En réponse, M. Jacques Attali a souligné que le rapport ne prévoyait aucune indemnisation des membres des professions qu'il proposait de déréglementer, et a exprimé son désaccord avec l'analyse de MM. Michel Charasse et Jean Arthuis au sujet de la réduction des délais de paiement des PME par l'Etat et par les grandes entreprises. Il a rappelé que la « décision » 259 du rapport consistait à transformer les intercommunalités en « agglomérations », entités de niveau constitutionnel. Il a indiqué qu'il était à la disposition du Sénat pour présenter le chiffrage des propositions. Il a estimé que la direction du budget pourrait être associée à la présentation de ce chiffrage.

M. Jean Arthuis, président de la commission des finances, a estimé que cela serait en effet utile et qu'il conviendrait donc que les deux commissions procèdent, dans les semaines à venir, à une telle audition.

M. Michel Houel a exprimé ses interrogations au sujet des propositions du rapport en ce qui concernait les collectivités territoriales.

En réponse, M. Jacques Attali a souligné que le rapport prévoyait l'élection des présidents et des conseillers d'agglomération au suffrage universel.

M. Robert Badinter a considéré que seulement certaines des 316 propositions seraient mises en oeuvre. Il a estimé que le rapport n'insistait pas suffisamment sur la nécessité d'améliorer le système juridictionnel afin de favoriser la croissance.

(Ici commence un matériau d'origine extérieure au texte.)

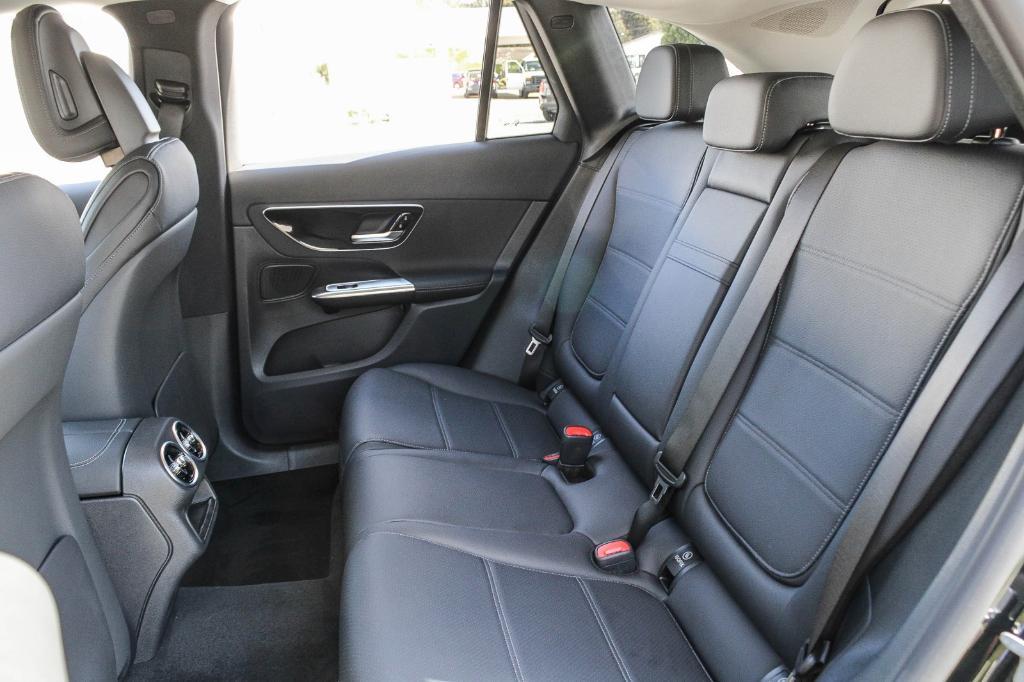 new 2025 Mercedes-Benz GLC 350e car, priced at $61,050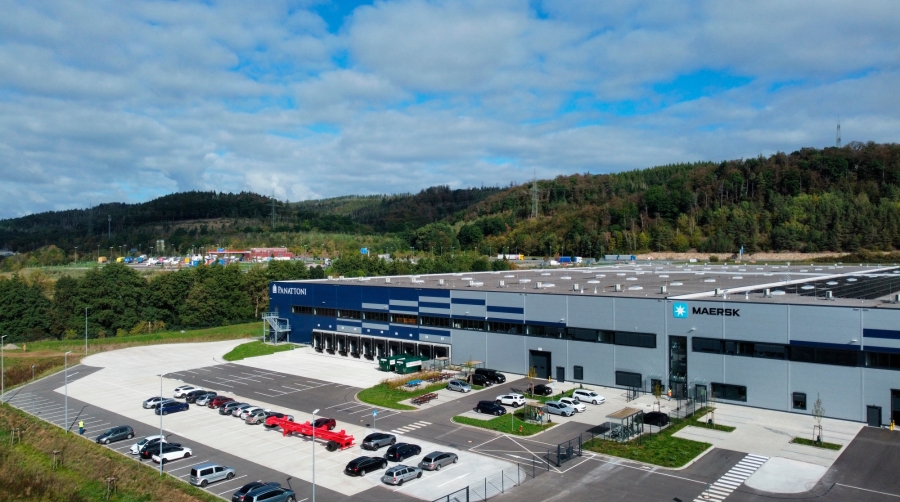 Maersk refuerza su estrategia de integrador con un nuevo almacén logístico en Alemania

Mme Josseline de Clausade, rapporteur général de la commission pour la libération de la croissance française, et M. Jacques Attali ont jugé que le rapport faisait de nombreuses propositions en ce domaine.

M. Paul Raoult s'est demandé si, plutôt que d'envisager la suppression des départements, il ne conviendrait pas d'envisager la fusion de certaines communes. Il a déploré le coût élevé des dépenses fiscales, et le fait que les « élites » soient peu enclines à se diriger vers des secteurs comme le commerce, l'artisanat, ou le bâtiment.

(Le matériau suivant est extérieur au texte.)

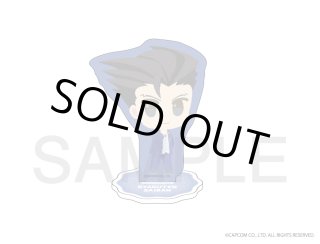 逆転裁判 ふわぽにシリーズ アクリルスタンド（宝月 茜）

M. Michel Mercier a approuvé l'analyse du rapport, selon laquelle il y aurait trop d'échelons d'administration territoriale en France. Il a néanmoins considéré que le rapport en tirait des conclusions erronées, en refusant d'admettre la nécessité de fusionner certaines des 36.000 communes.

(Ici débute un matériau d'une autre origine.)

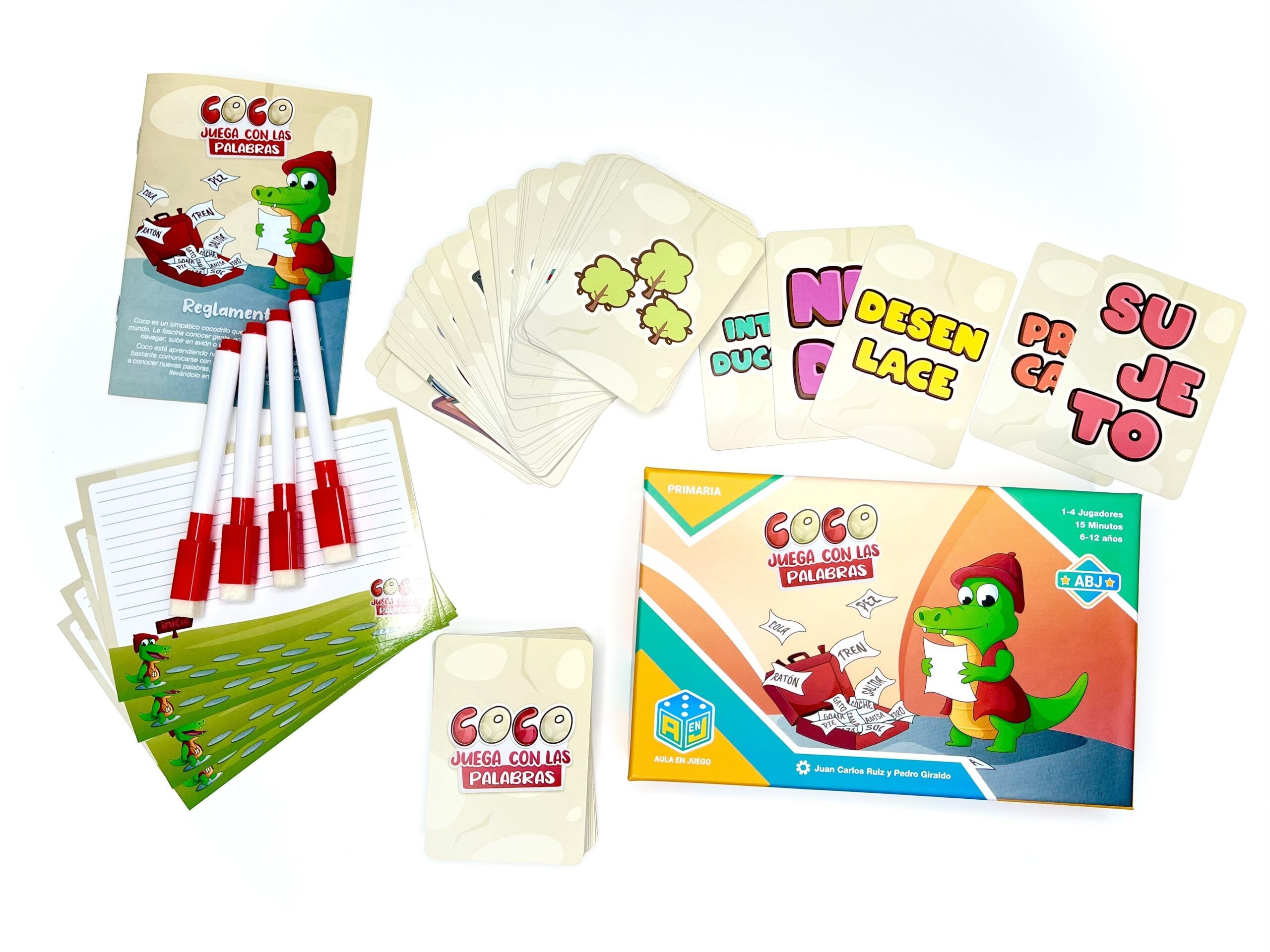 Coco Juega Con Las Palabras - Imagen 2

En réponse, M. Jacques Attali a rappelé que la « décision » 302 du rapport consistait à restructurer l'ensemble des niches de l'impôt sur le revenu, pour limiter leur coût total à 10 % de cet impôt. Citant une formule de M. Edouard Balladur, il a déclaré vouloir aller vers « l'évaporation des départements ».

M. Jean Arthuis, président de la commission des finances, a déploré que le rapport n'ait pas souligné avec davantage de force l'impact néfaste des délocalisations sur l'emploi. Il a en outre considéré que l'empilement législatif et le taux très élevé des prélèvements obligatoires étaient de puissants facteurs d' « évaporation » économique.